13 November 2020
Simon is chair of Rights in Russia but writes these comments in a personal capacity and they may not necessarily represent the views of the organisation
This week saw the anniversary of the start of the 1917 October Revolution (7 November New Style, 25 October Old Style), an event that marked one of the most critical moments of pivotal change in Russian history. It might be thought that, by contrast, in terms of human rights, this week offered merely ‘more of the same.’ Certainly there have been no indication of changes for the better.
On 19 November a bill was introduced into the State Duma that would impose additional restrictions on civil society organisations designated as ‘foreign agents,’ increasing reporting requirements and giving the Ministry of Justice additional powers to ban specific activities and close organisations down. The issue of torture in Russian prisons (and in particular the vulnerability of ethnic Chechen prisoners serving sentences outside Chechnya) was highlighted by the case of Sultan Israilov who had died in a penal colony in Chelyabinsk in 2015 as a result of torture by prison officers. This week a court in Grozny ruled that the Federal Penitentiary Service pay 2m roubles (about 22,000 euros) in compensation to his family (who had asked for 15m rouble). On 12 November police and staff of the Rospotrebnadzor, the government consumer watchdog, refused to allow the opening of the annual LGBT film festival run by Side by Side in St. Petersburg to go ahead. In Nizhny Novgorod journalist Aleksandr Pichugin, administrator of the Telegram channel ‘Sorokin Khvost’ and chief editor of the new website Reporyor-NN,’ received a criminal conviction and a fine of 300,000 roubles for distributing allegedly ‘fake news’ about the coronavirus. The Committee to Protect Journalists had called for all charges against Pichugin to be dropped. As the amendments to the law on the Constitutional Court were signed into force, Sergei Golubok, a leading human rights lawyer from St. Petersburg, reminds us that the Constitutional Court has long since ceased to perform its proper function, in his words: “The Constitutional Court’s fear of recognising laws as inconsistent with the Constitution is a longstanding problem.” Finally, there were two rulings of the European Court of Human Rights in relation to Russia. The first, that of Navalnyy and Gunko v. Russia, found a range of violations that go to the very heart of the poor protections for human rights in Russia today, namely violations of Articles 3 (torture), 5 (security and liberty of person), 6 (fair trial), 11 (freedom of assembly).

### Exercise
Please return the stretch of the Russia human rights commentary above from "13 November 2020" through "for the better.", copied word for word.

### Collection entries
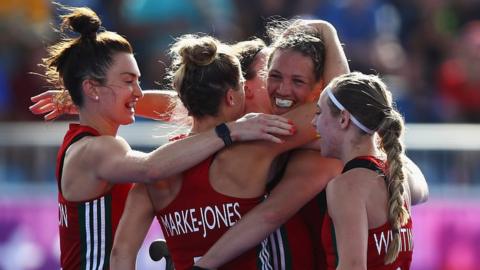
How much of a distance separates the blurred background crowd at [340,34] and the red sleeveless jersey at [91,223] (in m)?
4.51

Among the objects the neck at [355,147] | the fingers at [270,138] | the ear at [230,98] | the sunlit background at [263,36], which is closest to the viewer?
the neck at [355,147]

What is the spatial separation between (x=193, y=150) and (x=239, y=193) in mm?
240

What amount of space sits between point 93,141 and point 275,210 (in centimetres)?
83

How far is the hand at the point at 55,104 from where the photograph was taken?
5031mm

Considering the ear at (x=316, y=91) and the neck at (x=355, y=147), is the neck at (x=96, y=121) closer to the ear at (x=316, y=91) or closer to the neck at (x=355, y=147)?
the ear at (x=316, y=91)

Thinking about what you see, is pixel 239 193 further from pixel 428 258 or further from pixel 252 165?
pixel 428 258

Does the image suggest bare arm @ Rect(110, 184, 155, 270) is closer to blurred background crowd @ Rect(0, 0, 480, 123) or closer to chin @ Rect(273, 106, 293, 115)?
chin @ Rect(273, 106, 293, 115)

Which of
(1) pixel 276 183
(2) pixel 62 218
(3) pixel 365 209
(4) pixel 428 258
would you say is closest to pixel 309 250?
(1) pixel 276 183

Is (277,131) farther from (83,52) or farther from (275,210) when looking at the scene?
(83,52)

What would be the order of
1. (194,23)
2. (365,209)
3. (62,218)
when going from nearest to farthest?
(365,209) → (62,218) → (194,23)

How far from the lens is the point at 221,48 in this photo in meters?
4.43

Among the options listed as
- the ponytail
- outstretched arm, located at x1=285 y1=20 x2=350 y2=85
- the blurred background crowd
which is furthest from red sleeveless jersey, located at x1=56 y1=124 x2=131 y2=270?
the blurred background crowd

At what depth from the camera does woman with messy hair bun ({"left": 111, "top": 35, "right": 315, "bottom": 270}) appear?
14.3 ft

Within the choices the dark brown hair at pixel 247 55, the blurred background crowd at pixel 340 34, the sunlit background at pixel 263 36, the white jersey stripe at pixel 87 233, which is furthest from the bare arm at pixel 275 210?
the blurred background crowd at pixel 340 34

### Solution
13 November 2020
Simon is chair of Rights in Russia but writes these comments in a personal capacity and they may not necessarily represent the views of the organisation
This week saw the anniversary of the start of the 1917 October Revolution (7 November New Style, 25 October Old Style), an event that marked one of the most critical moments of pivotal change in Russian history. It might be thought that, by contrast, in terms of human rights, this week offered merely ‘more of the same.’ Certainly there have been no indication of changes for the better.